Write out again, word for word, the lines below from the line that holds "Nature Plant White" through the line that holds "A Holiday Wish: More Wild Tigers", omitting pictures.

Dataset extract →
---------------
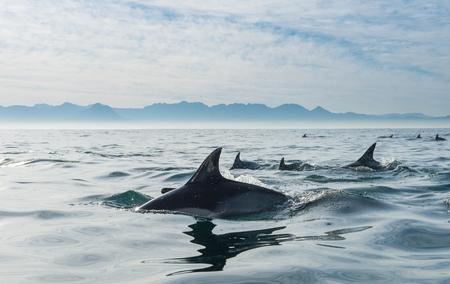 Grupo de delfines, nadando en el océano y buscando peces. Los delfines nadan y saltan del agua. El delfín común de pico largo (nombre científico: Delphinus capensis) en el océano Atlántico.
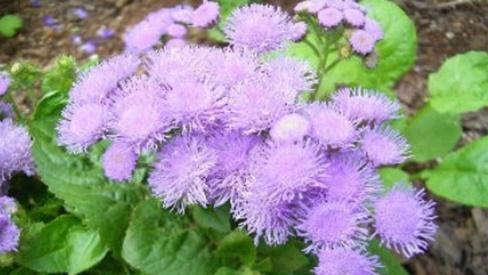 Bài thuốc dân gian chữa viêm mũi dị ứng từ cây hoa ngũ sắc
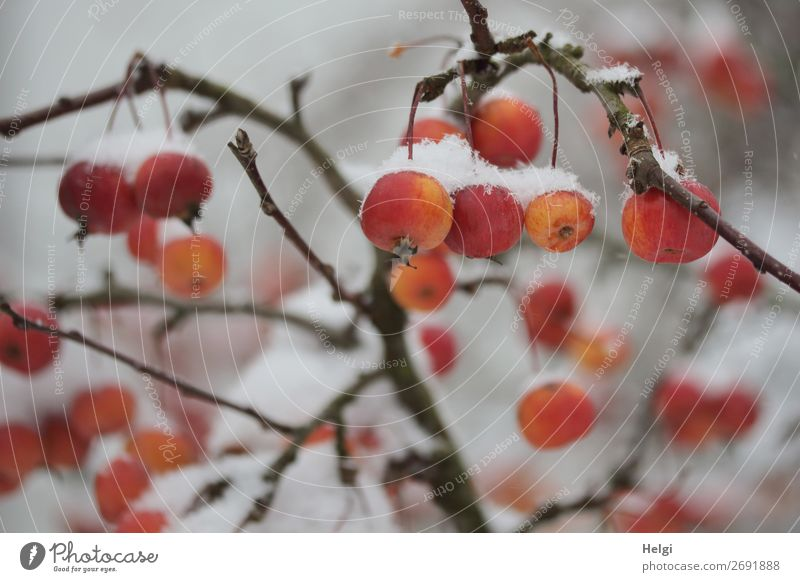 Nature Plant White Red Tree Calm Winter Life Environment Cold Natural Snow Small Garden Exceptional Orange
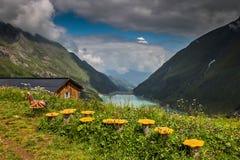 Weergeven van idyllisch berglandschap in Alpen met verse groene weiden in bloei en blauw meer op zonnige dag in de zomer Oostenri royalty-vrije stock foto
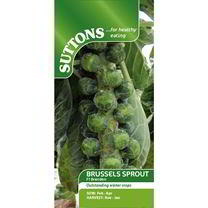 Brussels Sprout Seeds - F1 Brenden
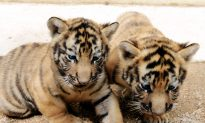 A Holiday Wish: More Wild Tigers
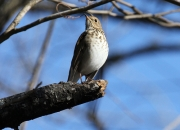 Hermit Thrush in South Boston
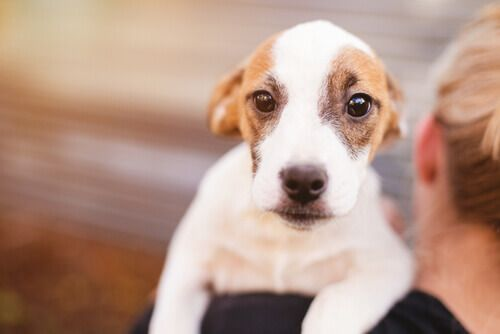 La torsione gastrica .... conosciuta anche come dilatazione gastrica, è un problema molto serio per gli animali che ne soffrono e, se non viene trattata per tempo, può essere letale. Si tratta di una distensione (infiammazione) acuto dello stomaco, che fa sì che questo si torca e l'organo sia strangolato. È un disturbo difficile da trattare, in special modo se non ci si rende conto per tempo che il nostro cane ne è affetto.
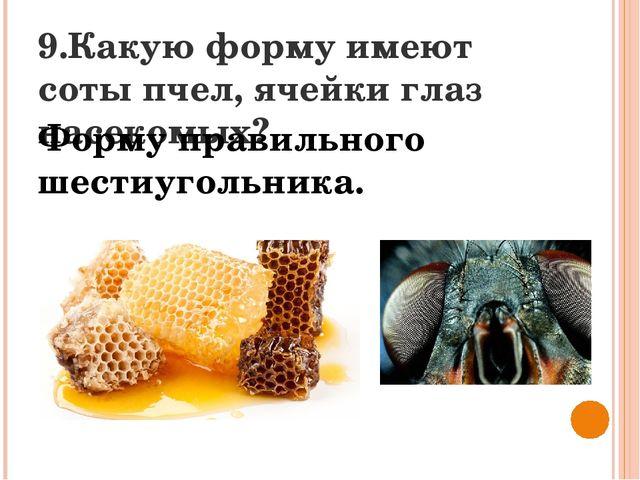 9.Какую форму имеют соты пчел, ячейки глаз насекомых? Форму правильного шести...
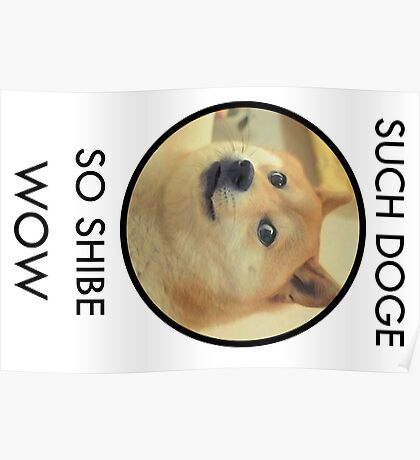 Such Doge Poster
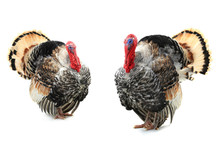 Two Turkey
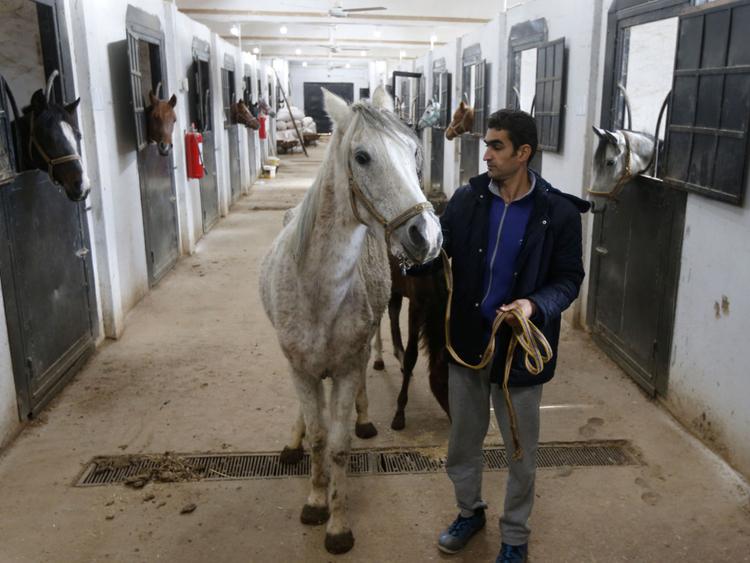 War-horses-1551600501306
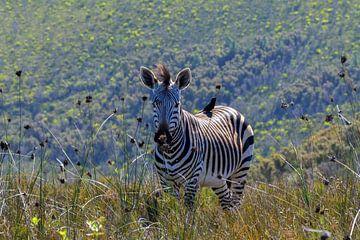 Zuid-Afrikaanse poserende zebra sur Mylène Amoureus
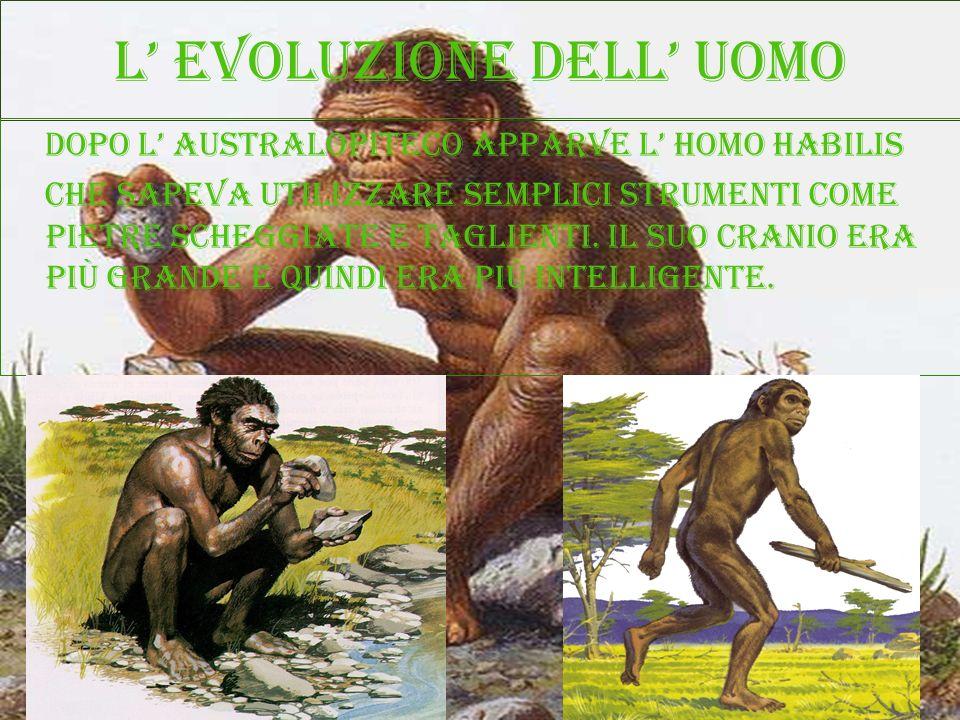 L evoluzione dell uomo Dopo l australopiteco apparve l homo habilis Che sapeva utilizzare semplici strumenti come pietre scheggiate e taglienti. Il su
---------------
Completed exercise →
 Nature Plant White Red Tree Calm Winter Life Environment Cold Natural Snow Small Garden Exceptional Orange
 Weergeven van idyllisch berglandschap in Alpen met verse groene weiden in bloei en blauw meer op zonnige dag in de zomer Oostenri royalty-vrije stock foto
 Brussels Sprout Seeds - F1 Brenden
 A Holiday Wish: More Wild Tigers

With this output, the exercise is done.